Some time ago, I read a fascinating book titled Introducing EventStorming: An Act of Deliberate Collective Learning by Alberto Brandolini.
This book, filled with concrete examples, discusses the event-storming technique for modeling the business processes underlying a digital product to be implemented through software.

What truly captivated me and sparked my curiosity about this methodology is its ability to model software architecture and reveal organizational limitations within a company. In this article, I will demonstrate with a concrete example how event-storming can effectively bridge the gap between business and software development.

Mars Rover Kata

The exercise I used as a reference is the mars rover Kata. I used Python to solve it.

Its requirements involve implementing software for a rover to receive commands for movement. The rover can move forward, rotate left and right, and has constraints related to the surface it can traverse and potential obstacles it might encounter.
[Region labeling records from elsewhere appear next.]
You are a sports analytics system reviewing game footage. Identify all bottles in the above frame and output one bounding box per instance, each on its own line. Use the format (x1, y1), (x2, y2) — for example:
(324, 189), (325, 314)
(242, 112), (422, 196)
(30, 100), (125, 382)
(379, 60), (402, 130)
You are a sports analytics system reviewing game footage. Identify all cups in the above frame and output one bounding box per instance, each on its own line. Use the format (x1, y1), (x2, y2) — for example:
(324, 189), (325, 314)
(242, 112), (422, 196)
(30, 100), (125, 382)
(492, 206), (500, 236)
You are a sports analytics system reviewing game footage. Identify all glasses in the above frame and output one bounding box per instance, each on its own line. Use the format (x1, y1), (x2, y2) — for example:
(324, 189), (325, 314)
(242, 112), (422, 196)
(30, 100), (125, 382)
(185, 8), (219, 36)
Before starting to implement the software, I conducted an Event Storming session. Of course, this came with significant limitations: I was the only participant and not particularly experienced with the technique and this session was just to implement the software (there are several levels of event-storming abstraction we should consider).
I used basic elements to model a business process, including commands, events, aggregates, policies, and projections. The definitions of these components provided in the book are particularly enlightening:

  • Command: A decision made by the user.
  • Aggregate: Information necessary for making decisions.
  • Event: A state transition mapped somewhere.
  • Projections: Tools to support the decision-making process in the user's brain.
  • Policy: Triggers that respond whenever something happens

Regarding the flow, we can see how these components interact with each other in the picture below:

Components interactions

Everything will start with a command that triggers actions on a specific aggregate. This will generate an event and by listening to the event we can continue to trigger commands using Policies or create a view using Projections.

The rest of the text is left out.